Acerca del conflicto entre la Presidenta y los gremialistas
La historia de un cuadro holandés del siglo XV
Una muy divertida novela de Donald Westlake, traducida al castellano como El robo de la esmeralda candente, gira en torno al robo, falsificación y suplantación –todas frustradas por la propia acción de ladrones y falsificadores– de una pintura de la escuela holandesa del siglo XV: “La estupidez conduce al hombre a la ruina”, que muestra a un flautista medieval adentrándose en un sendero de un bosque seguido de una multitud de aldeanos. El título del cuadro constituye el motor de esa extraordinaria comedia policial en la que todos los protagonistas hacen lo imposible por atentar contra sí mismos y destruir sus mejores planes. Casas más, casas menos, un retrato de la Argentina de hoy, de ayer y tal vez de siempre.
La lista de tonterías que presenciamos, padecemos y protagonizamos es tan interminable como la de los dirigentes sindicales que tras una vida de lucha contra las patronales y enfrentamiento con los dirigentes venales, se han retirado –cuando han podido hacerlo y no fueron secuestrados o asesinados– en similares condiciones de vida a las que tenían en el momento de ingresar a la actividad. En muchos casos, de no mediar las miles de horas dedicadas a la defensa de los derechos de los trabajadores, en las buenas épocas habrían prosperado muchísimo tal como lo hicieron miles de trabajadores especializados.
En las buenas épocas, detalle que a menudo se le escapa a una multitud de self made imbéciles, regodeados de su prosperidad personal olvidando que –a no ser que se trate de banqueros, traficantes de armas, dueños de financieras o petroleras–, esa prosperidad personal no es hija sólo del esfuerzo de los self made imbéciles sino fundamentalmente de la prosperidad general.
A los self made imbéciles esto se les escapa, y llevan adelante su boliche –la carnicería, pogámosle– jactándose de que a ellos nadie les regaló nada y despotricando contra esos a los que se les regala un subsidio… que gastan en la carnicería del self made imbécil, para que se jacte de que nadie le regaló nada y… etcétera, etcétera.
Es bien cierto que numerosísimos activistas y dirigentes sindicales olvidan el marco general, las condiciones políticas y económicas en las que pueden hacer prosperar sus generalmente justos y a veces extravagantes reclamos: una huelga, un paro, un quite de colaboración tienen alguna posibilidad de éxito si estamos gobernados por quienes –más allá de aciertos, errores o diferencias– se preocupan de alguna manera por la marcha general del país y el bienestar de sus habitantes, y ninguna chance de éxito cuando al gobernante le importa un rábano el país y sus habitantes.

****

Reproduce sin cambios una parte del fragmento: comienza en las palabras que incluyen "Es bien cierto" y detente después de "y sus habitantes.". Las filas no tienen relación alguna con el fragmento.

Sección de datos:
****

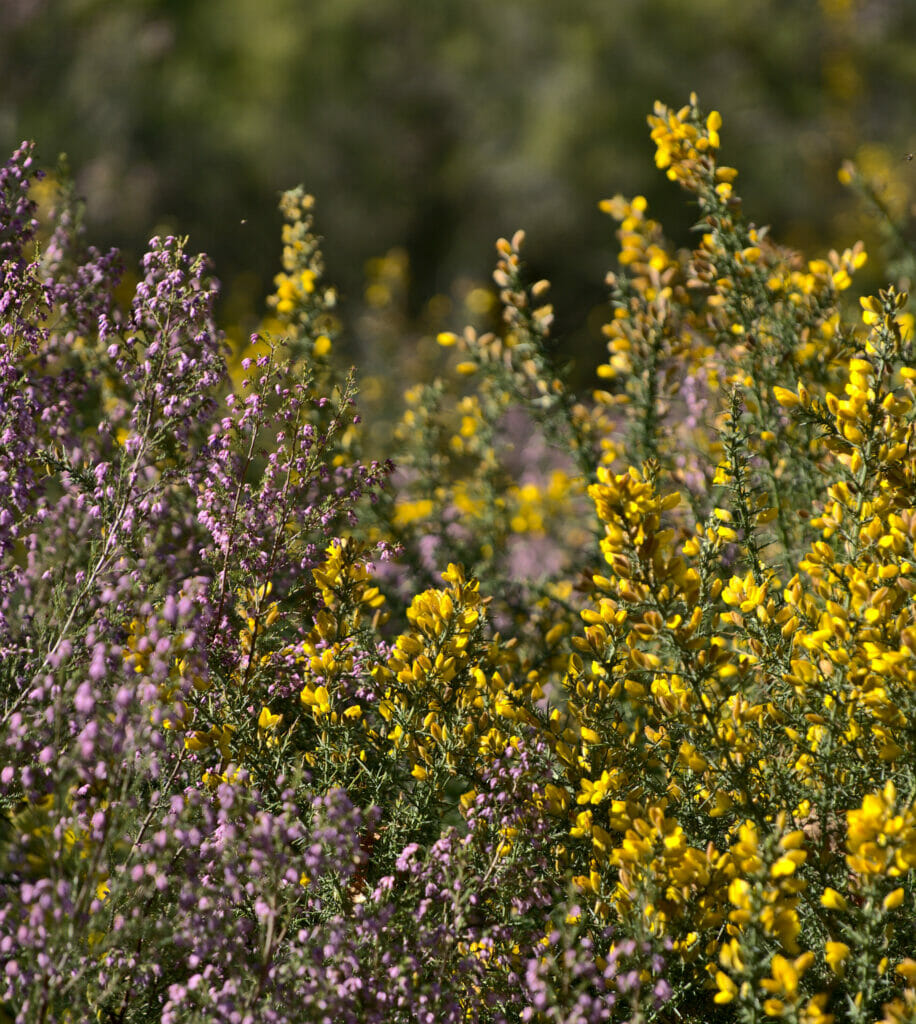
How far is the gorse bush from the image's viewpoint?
1.54 m

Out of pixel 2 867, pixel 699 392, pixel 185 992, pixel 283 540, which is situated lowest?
pixel 185 992

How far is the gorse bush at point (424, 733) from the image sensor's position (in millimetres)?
1541

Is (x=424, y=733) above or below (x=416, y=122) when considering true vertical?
below

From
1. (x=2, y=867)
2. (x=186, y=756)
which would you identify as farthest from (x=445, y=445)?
(x=2, y=867)

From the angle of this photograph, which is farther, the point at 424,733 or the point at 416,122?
the point at 416,122

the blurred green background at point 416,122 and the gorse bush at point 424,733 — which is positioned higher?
the blurred green background at point 416,122

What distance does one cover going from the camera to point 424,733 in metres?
1.96

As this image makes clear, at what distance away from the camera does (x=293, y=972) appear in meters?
1.54

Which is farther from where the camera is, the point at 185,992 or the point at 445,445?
the point at 445,445

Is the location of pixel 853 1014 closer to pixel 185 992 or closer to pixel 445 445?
pixel 185 992

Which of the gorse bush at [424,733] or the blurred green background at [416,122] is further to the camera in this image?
the blurred green background at [416,122]

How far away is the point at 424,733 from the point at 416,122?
1157 cm

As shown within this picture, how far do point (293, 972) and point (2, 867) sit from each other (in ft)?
1.55

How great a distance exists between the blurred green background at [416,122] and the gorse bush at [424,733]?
9.10 metres
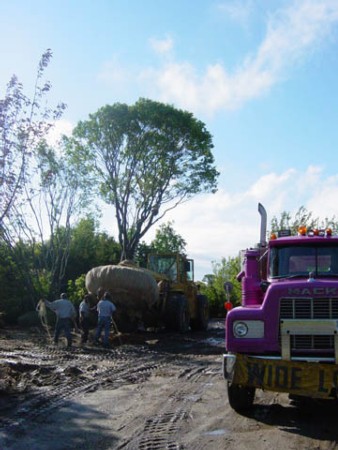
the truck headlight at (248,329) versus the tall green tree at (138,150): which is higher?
the tall green tree at (138,150)

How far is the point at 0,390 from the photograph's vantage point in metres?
9.04

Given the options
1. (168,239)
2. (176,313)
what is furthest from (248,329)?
(168,239)

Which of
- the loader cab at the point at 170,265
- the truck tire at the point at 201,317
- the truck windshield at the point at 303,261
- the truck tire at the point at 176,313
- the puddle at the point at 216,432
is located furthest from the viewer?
the truck tire at the point at 201,317

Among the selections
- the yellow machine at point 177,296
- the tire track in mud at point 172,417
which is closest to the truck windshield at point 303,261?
the tire track in mud at point 172,417

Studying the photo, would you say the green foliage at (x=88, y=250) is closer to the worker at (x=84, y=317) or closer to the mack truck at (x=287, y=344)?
the worker at (x=84, y=317)

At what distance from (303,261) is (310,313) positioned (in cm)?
129

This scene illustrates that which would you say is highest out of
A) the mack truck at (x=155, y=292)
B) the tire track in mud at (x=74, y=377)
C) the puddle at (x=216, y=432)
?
the mack truck at (x=155, y=292)

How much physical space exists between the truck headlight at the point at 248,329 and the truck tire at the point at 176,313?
12597 millimetres

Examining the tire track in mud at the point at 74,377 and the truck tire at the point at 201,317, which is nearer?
the tire track in mud at the point at 74,377

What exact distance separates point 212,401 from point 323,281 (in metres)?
2.62

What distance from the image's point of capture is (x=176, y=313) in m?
19.7

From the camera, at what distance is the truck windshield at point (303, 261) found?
8.04 meters

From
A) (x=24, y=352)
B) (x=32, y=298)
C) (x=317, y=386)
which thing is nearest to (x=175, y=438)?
(x=317, y=386)

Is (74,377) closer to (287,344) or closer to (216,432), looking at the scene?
(216,432)
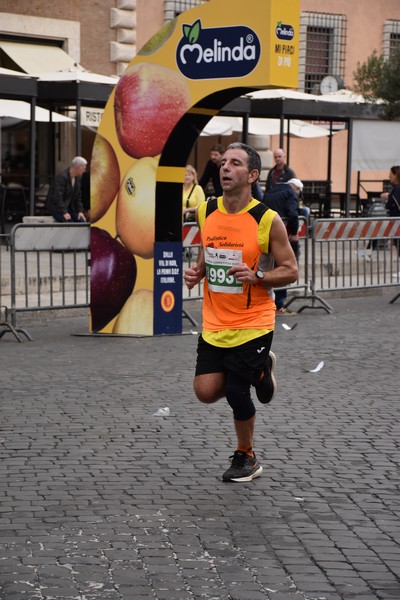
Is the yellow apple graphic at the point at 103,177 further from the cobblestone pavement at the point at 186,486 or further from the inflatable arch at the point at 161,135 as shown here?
the cobblestone pavement at the point at 186,486

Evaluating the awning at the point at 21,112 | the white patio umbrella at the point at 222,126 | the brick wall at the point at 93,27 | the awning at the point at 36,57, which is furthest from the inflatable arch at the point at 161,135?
the brick wall at the point at 93,27

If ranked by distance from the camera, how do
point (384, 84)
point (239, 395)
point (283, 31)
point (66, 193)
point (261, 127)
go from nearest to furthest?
point (239, 395)
point (283, 31)
point (66, 193)
point (261, 127)
point (384, 84)

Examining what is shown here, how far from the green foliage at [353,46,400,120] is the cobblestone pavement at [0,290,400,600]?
15.4 metres

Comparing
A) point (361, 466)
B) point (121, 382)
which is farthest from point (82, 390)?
point (361, 466)

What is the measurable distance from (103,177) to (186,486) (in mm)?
6753

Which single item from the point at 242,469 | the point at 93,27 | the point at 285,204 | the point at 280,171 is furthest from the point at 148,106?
the point at 93,27

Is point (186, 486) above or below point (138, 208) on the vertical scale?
below

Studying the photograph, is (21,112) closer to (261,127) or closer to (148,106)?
(261,127)

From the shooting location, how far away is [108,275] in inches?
514

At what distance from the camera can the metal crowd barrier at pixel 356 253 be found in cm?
1677

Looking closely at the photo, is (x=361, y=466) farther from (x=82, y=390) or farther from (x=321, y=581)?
(x=82, y=390)

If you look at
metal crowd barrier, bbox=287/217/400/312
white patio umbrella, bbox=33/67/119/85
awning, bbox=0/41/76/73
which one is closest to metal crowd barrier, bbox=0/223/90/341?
metal crowd barrier, bbox=287/217/400/312

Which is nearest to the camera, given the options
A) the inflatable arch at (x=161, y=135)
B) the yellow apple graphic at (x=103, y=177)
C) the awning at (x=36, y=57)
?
the inflatable arch at (x=161, y=135)

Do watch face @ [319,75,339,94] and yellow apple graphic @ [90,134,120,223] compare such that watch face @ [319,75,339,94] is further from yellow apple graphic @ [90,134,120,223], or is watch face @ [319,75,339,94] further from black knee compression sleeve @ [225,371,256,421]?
black knee compression sleeve @ [225,371,256,421]
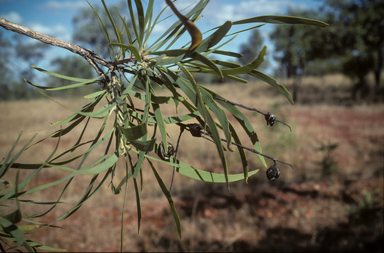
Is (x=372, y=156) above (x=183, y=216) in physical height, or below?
above

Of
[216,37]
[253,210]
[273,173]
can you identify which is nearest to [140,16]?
[216,37]

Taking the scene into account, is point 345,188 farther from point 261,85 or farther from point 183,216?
point 261,85

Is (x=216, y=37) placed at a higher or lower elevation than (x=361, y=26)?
lower

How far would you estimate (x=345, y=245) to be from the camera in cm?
183

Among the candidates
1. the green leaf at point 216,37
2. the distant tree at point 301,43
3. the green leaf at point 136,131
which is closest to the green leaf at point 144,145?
the green leaf at point 136,131

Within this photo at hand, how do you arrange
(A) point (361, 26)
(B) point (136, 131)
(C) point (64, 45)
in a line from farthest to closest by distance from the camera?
1. (A) point (361, 26)
2. (C) point (64, 45)
3. (B) point (136, 131)

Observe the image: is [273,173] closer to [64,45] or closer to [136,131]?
[136,131]

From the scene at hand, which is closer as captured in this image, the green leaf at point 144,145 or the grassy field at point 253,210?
the green leaf at point 144,145

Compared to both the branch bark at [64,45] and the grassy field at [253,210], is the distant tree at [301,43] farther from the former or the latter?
the branch bark at [64,45]

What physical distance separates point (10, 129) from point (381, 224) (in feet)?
30.4

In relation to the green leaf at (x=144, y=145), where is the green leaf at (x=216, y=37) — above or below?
above

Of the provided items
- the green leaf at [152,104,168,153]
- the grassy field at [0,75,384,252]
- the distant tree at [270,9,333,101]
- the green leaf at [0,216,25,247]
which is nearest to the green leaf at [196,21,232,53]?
the green leaf at [152,104,168,153]

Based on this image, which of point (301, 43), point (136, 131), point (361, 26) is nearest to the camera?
point (136, 131)

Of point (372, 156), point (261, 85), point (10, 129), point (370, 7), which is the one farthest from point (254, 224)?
point (261, 85)
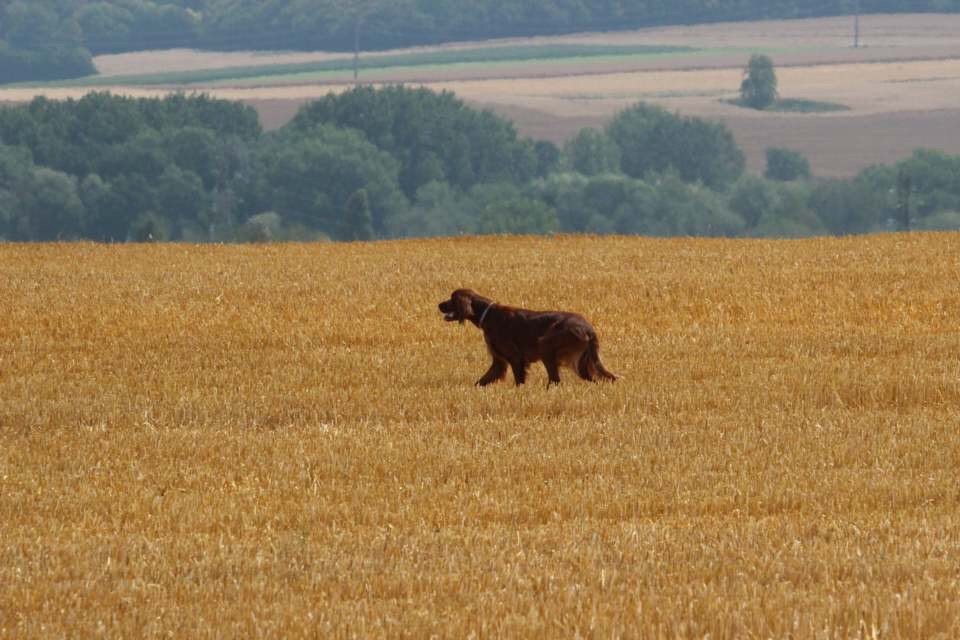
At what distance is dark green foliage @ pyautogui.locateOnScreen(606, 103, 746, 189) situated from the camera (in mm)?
184875

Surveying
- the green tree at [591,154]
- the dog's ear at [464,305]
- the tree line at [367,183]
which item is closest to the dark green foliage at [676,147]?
A: the tree line at [367,183]

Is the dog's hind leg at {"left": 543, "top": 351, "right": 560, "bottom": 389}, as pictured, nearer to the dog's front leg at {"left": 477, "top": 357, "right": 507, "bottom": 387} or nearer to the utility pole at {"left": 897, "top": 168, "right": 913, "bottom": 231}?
the dog's front leg at {"left": 477, "top": 357, "right": 507, "bottom": 387}

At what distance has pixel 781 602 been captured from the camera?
7516 millimetres

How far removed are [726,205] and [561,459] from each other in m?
154

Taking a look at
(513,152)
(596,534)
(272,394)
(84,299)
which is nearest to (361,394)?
(272,394)

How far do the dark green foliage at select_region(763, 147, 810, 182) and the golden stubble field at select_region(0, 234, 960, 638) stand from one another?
516 ft

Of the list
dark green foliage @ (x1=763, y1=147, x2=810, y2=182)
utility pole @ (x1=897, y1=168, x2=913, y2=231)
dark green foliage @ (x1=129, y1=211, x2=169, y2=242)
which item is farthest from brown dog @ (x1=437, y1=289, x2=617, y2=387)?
dark green foliage @ (x1=763, y1=147, x2=810, y2=182)

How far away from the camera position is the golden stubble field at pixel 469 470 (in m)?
7.63

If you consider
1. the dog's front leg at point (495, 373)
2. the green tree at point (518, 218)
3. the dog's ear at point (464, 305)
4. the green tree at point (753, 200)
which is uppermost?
the dog's ear at point (464, 305)

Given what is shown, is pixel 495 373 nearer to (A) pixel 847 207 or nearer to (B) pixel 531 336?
(B) pixel 531 336

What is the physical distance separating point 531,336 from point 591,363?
0.68 metres

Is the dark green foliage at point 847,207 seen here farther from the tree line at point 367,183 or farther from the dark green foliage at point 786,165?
the dark green foliage at point 786,165

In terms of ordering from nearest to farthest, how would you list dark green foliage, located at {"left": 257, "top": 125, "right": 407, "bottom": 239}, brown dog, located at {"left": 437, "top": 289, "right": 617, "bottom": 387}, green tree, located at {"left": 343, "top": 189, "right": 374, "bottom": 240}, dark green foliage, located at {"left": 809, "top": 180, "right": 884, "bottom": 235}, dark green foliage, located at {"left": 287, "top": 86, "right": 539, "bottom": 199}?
brown dog, located at {"left": 437, "top": 289, "right": 617, "bottom": 387} < green tree, located at {"left": 343, "top": 189, "right": 374, "bottom": 240} < dark green foliage, located at {"left": 809, "top": 180, "right": 884, "bottom": 235} < dark green foliage, located at {"left": 257, "top": 125, "right": 407, "bottom": 239} < dark green foliage, located at {"left": 287, "top": 86, "right": 539, "bottom": 199}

****

Tarea resuelta:
Es bien cierto que numerosísimos activistas y dirigentes sindicales olvidan el marco general, las condiciones políticas y económicas en las que pueden hacer prosperar sus generalmente justos y a veces extravagantes reclamos: una huelga, un paro, un quite de colaboración tienen alguna posibilidad de éxito si estamos gobernados por quienes –más allá de aciertos, errores o diferencias– se preocupan de alguna manera por la marcha general del país y el bienestar de sus habitantes, y ninguna chance de éxito cuando al gobernante le importa un rábano el país y sus habitantes.